__Exercise brief__.
List every skill that the text on Japanese education says babies at nursery are taught.

__Passage provided__.

......

Japanese Jukus (Cram Schools) – The Truth About Japanese Education

Jade’s Guide to Japanese Education

Having worked as an English teacher in Tokyo for three years now, I have taught all ages. From babies to children to adults. I have also witnessed the transformation from Japanese children, struggling to keep their heads above water in the education system, to relieved university students bathing in freedom, to wavery adults, who more often than not become salarymen and drown at their companies.

To be frank, one of the main reasons I don’t want to live in Japan forever is because of this. I don’t want to imagine raising children in the tough Japanese education system.

What am I blathering on about?

From the moment Japanese children are born, they are shoved from one club to another. This is in an attempt to cram their brains full of extracurricular information.

Babies at nursery are disciplined and taught how to read, write, sing, dance and create “perfect” artwork. I watched how the Japanese staff at one nursery created the majority of the artwork. They only let the children do a minor part of it in order to give the parents “beautiful” art. The actual artwork that the children produced (typical scribbles) was never handed back to the parents. Apparently, it just didn’t meet the nursery’s standards.

From my point of view, there seems to be a lack of creative freedom here in Japan. The Japanese education system programs children to be polite, aware of the needs of others and able to regurgitate any information they are fed. This is because Japan focuses more on “the group” than “the individual”. Children are taught how to pass exams, act correctly and be subservient to people at a “higher status” than them. They are not taught how to act and think independently or how to express their own personal opinion.

As well as teaching at traditional Japanese nursery schools, I was lucky enough to work for a Japanese nursery that cared for children in the same vein as British nurseries do (with lots of playtime). The owner wanted to show Japanese parents “another way” of raising their children by allowing them to be just that – children. The very idea that this is seen as progressive shows just how different the Japanese approach to raising children really is.

Primary schools

Several friends of mine have worked at different primary and secondary schools in Japan over the past few years. One of the positive things they noted was that the children were taught to do everything.

......

__Entries__.
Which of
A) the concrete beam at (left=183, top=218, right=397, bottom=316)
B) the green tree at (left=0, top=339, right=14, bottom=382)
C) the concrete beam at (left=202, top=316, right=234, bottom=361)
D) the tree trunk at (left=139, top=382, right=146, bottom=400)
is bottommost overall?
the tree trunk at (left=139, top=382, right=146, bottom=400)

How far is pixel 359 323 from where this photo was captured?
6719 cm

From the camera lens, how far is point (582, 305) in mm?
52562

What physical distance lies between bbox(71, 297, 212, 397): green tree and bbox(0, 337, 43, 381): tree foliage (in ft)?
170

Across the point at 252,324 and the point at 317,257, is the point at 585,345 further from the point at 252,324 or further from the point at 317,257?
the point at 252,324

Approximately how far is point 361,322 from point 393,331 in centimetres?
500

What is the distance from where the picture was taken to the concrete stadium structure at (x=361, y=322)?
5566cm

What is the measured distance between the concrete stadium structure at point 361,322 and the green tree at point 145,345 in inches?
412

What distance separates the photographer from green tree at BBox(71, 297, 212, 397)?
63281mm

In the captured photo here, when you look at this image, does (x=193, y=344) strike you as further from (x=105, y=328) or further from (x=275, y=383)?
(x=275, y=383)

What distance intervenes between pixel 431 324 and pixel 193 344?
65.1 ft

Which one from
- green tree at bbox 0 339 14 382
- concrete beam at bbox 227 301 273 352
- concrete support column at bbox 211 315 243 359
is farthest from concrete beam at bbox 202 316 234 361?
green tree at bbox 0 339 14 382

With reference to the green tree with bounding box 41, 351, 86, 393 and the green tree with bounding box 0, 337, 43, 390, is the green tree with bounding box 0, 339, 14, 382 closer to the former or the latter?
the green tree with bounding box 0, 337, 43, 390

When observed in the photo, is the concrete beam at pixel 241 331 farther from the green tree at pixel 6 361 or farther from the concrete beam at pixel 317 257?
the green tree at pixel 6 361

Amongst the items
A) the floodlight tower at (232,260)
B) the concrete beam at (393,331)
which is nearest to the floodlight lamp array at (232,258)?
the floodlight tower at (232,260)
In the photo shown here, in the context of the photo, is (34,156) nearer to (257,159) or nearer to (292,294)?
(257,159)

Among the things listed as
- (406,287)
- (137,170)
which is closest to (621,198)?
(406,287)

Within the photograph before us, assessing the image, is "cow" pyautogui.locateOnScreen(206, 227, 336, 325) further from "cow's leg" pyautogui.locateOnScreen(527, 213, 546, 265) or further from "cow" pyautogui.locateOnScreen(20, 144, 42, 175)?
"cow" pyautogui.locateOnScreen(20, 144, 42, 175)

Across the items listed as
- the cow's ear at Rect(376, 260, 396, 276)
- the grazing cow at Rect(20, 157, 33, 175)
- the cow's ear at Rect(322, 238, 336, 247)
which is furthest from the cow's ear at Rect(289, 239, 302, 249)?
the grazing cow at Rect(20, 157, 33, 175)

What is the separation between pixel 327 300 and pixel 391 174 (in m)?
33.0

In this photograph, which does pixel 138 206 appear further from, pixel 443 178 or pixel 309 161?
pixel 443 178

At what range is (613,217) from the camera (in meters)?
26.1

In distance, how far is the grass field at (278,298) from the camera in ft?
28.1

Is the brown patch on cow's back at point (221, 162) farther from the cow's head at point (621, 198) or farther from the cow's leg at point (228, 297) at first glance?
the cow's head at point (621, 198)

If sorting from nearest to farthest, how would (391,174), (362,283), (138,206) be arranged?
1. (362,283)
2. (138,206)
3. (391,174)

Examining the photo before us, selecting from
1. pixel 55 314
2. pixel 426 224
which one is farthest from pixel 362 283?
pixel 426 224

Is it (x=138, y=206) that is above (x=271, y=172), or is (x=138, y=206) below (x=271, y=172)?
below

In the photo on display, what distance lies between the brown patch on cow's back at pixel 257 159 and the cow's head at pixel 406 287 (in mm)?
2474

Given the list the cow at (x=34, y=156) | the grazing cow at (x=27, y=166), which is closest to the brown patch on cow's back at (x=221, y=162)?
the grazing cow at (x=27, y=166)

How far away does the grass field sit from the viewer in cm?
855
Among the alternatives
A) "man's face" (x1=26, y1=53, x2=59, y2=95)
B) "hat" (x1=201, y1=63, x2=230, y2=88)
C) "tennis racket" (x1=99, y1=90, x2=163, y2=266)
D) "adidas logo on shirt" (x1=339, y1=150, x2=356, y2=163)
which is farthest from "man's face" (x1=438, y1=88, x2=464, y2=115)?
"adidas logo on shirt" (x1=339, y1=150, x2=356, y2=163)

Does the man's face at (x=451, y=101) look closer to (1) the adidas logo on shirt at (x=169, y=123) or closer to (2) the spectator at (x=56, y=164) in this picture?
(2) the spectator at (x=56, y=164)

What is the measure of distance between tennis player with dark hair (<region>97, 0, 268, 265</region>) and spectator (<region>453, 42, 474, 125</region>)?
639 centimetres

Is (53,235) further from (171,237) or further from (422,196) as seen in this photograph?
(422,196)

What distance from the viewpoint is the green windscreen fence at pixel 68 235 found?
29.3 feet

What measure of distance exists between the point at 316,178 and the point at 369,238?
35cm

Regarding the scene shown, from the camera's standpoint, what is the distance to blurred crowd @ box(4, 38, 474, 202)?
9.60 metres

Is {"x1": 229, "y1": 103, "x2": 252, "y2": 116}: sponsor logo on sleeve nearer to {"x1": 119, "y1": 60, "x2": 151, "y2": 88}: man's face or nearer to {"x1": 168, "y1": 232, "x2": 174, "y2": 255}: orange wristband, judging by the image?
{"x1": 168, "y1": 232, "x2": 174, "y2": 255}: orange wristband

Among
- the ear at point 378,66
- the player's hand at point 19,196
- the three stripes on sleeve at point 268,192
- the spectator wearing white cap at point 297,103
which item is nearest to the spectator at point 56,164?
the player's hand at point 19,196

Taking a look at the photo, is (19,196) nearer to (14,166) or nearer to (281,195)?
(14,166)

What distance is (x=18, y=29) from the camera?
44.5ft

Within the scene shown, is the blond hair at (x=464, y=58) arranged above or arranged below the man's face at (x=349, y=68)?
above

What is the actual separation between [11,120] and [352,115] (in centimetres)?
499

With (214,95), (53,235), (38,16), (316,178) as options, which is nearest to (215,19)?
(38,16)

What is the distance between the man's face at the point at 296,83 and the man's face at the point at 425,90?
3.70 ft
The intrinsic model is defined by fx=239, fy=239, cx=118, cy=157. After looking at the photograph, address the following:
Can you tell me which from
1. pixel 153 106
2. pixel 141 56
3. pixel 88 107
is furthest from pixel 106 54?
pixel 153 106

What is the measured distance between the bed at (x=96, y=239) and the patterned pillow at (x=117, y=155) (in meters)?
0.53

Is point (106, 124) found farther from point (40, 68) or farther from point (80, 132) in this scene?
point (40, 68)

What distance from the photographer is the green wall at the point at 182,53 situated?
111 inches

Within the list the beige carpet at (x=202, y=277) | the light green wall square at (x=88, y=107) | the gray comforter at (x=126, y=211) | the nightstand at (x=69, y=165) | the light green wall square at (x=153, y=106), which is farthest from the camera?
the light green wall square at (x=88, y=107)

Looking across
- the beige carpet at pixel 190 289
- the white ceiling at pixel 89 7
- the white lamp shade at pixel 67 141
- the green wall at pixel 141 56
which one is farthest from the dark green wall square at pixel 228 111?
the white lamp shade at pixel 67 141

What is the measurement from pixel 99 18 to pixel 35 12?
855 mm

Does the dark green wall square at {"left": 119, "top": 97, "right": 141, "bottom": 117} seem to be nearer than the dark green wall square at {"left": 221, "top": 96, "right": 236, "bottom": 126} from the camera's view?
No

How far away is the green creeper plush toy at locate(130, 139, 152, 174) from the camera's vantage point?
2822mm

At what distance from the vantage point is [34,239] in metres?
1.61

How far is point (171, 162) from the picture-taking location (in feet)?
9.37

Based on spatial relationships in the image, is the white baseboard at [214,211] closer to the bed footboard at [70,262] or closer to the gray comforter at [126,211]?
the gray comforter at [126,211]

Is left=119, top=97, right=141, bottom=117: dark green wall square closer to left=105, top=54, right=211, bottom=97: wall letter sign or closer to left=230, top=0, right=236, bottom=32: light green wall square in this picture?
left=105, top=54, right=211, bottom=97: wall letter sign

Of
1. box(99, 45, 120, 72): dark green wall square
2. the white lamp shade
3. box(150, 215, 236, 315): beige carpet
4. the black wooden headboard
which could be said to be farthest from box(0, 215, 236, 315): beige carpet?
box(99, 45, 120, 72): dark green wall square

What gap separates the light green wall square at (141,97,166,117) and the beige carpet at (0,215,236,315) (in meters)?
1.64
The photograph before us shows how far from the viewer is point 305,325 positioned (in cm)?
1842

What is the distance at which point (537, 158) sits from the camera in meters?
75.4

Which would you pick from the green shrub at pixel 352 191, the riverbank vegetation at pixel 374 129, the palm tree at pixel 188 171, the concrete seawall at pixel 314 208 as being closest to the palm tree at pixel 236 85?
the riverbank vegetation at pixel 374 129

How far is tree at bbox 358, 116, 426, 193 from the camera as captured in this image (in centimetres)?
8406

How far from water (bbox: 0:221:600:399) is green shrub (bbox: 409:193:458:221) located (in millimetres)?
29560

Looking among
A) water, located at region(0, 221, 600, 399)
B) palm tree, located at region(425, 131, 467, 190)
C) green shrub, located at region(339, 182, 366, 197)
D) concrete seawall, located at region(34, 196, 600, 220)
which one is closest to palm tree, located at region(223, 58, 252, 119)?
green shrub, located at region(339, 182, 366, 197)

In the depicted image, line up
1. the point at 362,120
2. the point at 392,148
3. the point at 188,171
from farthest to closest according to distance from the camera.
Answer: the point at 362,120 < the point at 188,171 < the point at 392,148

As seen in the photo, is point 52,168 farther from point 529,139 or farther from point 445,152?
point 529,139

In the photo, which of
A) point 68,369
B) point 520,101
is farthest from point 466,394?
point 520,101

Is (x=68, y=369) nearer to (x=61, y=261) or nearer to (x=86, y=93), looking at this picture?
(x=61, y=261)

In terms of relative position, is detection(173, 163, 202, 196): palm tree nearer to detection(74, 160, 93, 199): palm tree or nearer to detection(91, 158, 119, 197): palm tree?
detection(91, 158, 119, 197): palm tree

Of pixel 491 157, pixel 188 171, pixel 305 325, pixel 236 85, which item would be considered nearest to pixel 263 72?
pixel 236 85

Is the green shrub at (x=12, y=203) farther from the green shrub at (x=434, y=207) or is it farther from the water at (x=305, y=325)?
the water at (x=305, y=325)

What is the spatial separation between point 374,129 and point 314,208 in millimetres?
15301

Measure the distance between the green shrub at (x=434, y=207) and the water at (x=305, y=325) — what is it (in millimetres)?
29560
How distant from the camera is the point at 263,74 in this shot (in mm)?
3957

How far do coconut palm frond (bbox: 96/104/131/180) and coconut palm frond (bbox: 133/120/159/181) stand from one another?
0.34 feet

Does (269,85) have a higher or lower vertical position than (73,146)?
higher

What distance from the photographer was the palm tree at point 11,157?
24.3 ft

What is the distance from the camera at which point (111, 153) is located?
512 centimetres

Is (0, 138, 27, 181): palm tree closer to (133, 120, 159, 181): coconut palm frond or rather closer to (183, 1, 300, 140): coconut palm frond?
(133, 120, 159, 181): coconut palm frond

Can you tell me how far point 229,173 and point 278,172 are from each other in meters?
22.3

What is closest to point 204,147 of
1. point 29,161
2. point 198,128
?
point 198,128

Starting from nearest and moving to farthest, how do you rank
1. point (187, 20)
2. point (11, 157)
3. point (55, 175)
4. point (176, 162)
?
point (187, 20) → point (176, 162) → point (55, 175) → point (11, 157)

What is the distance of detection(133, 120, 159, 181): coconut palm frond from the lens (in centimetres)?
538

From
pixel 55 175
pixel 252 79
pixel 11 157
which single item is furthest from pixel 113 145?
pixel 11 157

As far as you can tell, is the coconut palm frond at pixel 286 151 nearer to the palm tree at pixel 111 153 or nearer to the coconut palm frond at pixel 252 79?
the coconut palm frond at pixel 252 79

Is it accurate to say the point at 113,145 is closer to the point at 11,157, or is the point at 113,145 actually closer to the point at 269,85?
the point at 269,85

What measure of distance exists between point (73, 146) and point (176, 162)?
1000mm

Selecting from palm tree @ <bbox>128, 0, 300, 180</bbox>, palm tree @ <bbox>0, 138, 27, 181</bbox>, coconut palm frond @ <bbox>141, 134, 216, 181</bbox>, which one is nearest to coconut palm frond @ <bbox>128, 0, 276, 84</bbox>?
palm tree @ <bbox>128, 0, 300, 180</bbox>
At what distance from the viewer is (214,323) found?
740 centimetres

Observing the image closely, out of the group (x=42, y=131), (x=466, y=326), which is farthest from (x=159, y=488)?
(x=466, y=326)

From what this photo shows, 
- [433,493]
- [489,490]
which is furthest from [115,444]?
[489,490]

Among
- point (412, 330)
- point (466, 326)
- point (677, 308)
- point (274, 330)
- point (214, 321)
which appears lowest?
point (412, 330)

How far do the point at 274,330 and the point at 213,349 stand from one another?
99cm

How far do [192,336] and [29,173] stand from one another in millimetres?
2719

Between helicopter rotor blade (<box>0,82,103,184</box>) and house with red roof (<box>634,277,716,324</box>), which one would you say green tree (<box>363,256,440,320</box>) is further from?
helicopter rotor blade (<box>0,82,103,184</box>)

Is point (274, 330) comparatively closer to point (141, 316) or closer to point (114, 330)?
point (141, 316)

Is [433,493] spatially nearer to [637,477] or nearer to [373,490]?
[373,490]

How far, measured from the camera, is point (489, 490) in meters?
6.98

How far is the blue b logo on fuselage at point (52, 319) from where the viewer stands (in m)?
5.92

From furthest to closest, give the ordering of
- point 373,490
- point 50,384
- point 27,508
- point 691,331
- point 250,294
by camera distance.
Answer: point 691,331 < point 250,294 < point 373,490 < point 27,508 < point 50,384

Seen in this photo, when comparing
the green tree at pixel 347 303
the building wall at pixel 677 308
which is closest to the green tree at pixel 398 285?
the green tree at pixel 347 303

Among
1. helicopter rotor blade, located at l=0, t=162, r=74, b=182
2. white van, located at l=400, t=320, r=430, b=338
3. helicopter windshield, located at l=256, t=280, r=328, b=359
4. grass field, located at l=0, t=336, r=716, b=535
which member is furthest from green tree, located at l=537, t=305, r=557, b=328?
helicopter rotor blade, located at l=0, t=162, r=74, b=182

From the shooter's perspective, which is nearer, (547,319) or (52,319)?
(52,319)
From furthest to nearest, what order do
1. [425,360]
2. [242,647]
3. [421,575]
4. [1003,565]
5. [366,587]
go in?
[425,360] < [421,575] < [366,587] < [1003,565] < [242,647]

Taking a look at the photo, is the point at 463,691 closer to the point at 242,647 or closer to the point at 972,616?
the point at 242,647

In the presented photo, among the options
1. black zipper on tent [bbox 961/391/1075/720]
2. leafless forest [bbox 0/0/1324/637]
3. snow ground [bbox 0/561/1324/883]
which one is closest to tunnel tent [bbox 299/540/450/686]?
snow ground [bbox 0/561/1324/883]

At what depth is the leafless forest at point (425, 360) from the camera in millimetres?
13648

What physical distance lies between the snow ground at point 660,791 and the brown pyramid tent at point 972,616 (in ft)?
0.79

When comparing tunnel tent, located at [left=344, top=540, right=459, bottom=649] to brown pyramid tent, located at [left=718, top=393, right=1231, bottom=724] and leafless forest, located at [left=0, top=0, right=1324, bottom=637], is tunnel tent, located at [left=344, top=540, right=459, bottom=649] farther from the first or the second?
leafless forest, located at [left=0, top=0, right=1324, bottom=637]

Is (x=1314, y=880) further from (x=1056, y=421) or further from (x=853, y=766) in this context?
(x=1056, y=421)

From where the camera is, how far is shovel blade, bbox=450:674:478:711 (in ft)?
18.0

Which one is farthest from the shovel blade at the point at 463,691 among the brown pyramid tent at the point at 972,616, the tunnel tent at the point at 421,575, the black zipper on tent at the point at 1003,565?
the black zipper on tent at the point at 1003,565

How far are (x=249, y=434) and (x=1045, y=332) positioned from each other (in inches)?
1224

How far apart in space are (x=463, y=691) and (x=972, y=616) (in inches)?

......

__Result of this exercise__.
Reading, writing, singing, dancing, and creating "perfect" artwork.